● Your task:
Lines holding the string "text" are the ones to copy from this listing.

### Records shown

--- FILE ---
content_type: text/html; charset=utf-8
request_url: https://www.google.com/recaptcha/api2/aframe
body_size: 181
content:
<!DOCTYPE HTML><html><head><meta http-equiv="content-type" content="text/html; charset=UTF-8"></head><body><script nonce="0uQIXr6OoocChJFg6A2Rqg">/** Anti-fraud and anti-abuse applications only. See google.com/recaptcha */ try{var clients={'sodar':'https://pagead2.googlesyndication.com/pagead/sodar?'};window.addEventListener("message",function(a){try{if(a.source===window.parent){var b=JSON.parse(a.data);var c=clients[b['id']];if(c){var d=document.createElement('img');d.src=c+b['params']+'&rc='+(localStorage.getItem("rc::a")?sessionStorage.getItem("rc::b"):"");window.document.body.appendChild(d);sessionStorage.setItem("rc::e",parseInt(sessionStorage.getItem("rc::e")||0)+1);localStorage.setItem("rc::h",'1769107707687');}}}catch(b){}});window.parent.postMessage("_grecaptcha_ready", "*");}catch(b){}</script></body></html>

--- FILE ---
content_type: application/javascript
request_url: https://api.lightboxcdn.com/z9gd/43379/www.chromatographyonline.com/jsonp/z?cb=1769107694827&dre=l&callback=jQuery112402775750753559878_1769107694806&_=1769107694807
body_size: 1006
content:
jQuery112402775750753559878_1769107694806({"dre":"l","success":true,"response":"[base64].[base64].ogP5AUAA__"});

######

● Solution to this problem:
content_type: text/html; charset=utf-8
<!DOCTYPE HTML><html><head><meta http-equiv="content-type" content="text/html; charset=UTF-8"></head><body><script nonce="0uQIXr6OoocChJFg6A2Rqg">/** Anti-fraud and anti-abuse applications only. See google.com/recaptcha */ try{var clients={'sodar':'https://pagead2.googlesyndication.com/pagead/sodar?'};window.addEventListener("message",function(a){try{if(a.source===window.parent){var b=JSON.parse(a.data);var c=clients[b['id']];if(c){var d=document.createElement('img');d.src=c+b['params']+'&rc='+(localStorage.getItem("rc::a")?sessionStorage.getItem("rc::b"):"");window.document.body.appendChild(d);sessionStorage.setItem("rc::e",parseInt(sessionStorage.getItem("rc::e")||0)+1);localStorage.setItem("rc::h",'1769107707687');}}}catch(b){}});window.parent.postMessage("_grecaptcha_ready", "*");}catch(b){}</script></body></html>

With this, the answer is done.